It was always clear that at least some of Nick Funetes’ traffic has been the result of bots. The only question is how much. Lately I have become more and more suspicious that the answer is “an enormous amount.” But it’s not as though I had any way to tell.
Now, this article on the subject has come out, and it seems pretty persuasive. The author, Colin Wright, cites this report from something called the Network Contagion Research Institute (NCRI).
Wright states:
The report’s most shocking finding is just how wildly Fuentes’s engagement numbers differ from those of other political influencers. NCRI compared the first 30 minutes of engagement on 20 of his recent posts with those from four major online figures—Elon Musk, Hasan Piker, Steven “Destiny” Bonnell, and Ian Carroll. Incredibly, Fuentes outperformed all of them in early retweets, including Musk, whose follower count is over 200 times higher.
None of this makes sense if the engagement is organic. According to NCRI’s report, this is explained by the fact that 61 percent of Fuentes’s early retweets come from accounts that repeatedly retweeted several of his posts within the same 30-minute window. This is not what you’d expect if these were random users scrolling their feeds. Rather, these accounts appear to be waiting for Fuentes to post so they could amplify his content almost instantly.
When NCRI dug into who these accounts actually were, 92 percent were completely anonymous. … Many openly identified as “Groypers,” members of Fuentes’s online fan base, and their feeds consisted almost entirely of retweets or replies to him. Some even labeled themselves as Fuentes “signal boosters.” These accounts appear to be part of a coordinated network built to push his content as widely and quickly as possible.
NCRI uncovered another major red flag. When they examined Fuentes’s most viral posts—three from before the assassination of Charlie Kirk and three after—it found that nearly half of all retweets came from foreign accounts, heavily concentrated in India, Pakistan, Nigeria, Malaysia, and Indonesia. These regions are known hubs for low-cost engagement farms.
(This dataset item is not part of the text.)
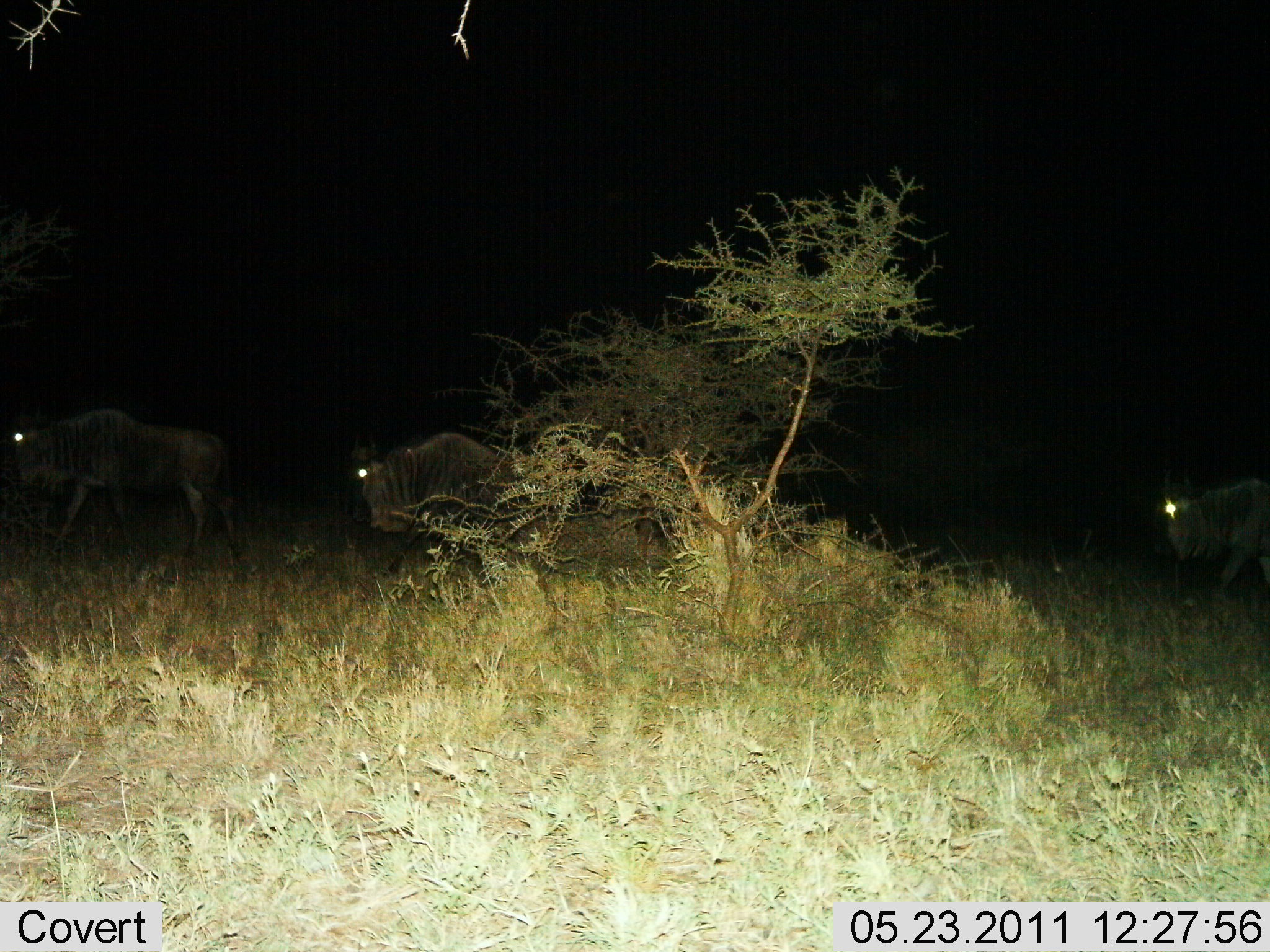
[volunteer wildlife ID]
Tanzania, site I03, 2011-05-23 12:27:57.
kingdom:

Crucially, Fuentes is not merely a passive beneficiary of this manipulation—he actively coordinates it. NCRI shows that he routinely gives his viewers direct instructions during live broadcasts to retweet his content, often just seconds after posting a link. This is meant to trigger the early spike in engagement that algorithms reward, a tactic that may violate X’s own rules against coordinated inauthentic activity.
And the effects of this manufactured engagement didn’t stay online. They spilled into mainstream news coverage. …
The media believed it was responding to a real political shift. It wasn’t. It was responding to a manipulated signal created by anonymous amplification networks and foreign engagement farms. Even TPUSA’s own social-media replies showed growing Groyper infiltration as Fuentes tried to capitalize on the vacuum left by Kirk’s death.
This is very much in line with recent revelations about the foreign origins of many social media accounts from supposed American patriots and America-firsters who are posting from places like Pakistan. That’s not to say that there are no real Fuentes supporters (“groypers”), but they are almost certainly far less numerous than one might originally have thought.
One result of all of this is to demoralize the right and also make it appear every bit as bigoted and moronic as the left says it is. As for Fuentes himself, aside from fame and money, what are his goals and who is backing him?
The are other related internet phenomena on the so-called “woke right” (often rabidly anti-Semitic and heavily conspiracy-theory oriented) such as Candace Owens. Are they the beneficiaries of a similar process as that which has made Fuentes famous? I think so, but probably to a lesser extent because prior to Owens’ going off into her current fringe/cringe content, she did seem to have a more conventional following on more conventional platforms.
The same is true of Tucker Carlson to an even greater extent; during his Fox News years he was a popular and at least somewhat mainstream figure on the right. A fair amount of his current traffic is almost certainly a carryover from that. But how much?
Almost since its beginning, the internet has been a place where deception is easier than in the non-virtual world. We’ve had trolling, bot farms, catfishing, phishing, sock puppets, and more recently the spread of AI, and now fake internet phenoms such as Fuentes. No wonder he’s smirking.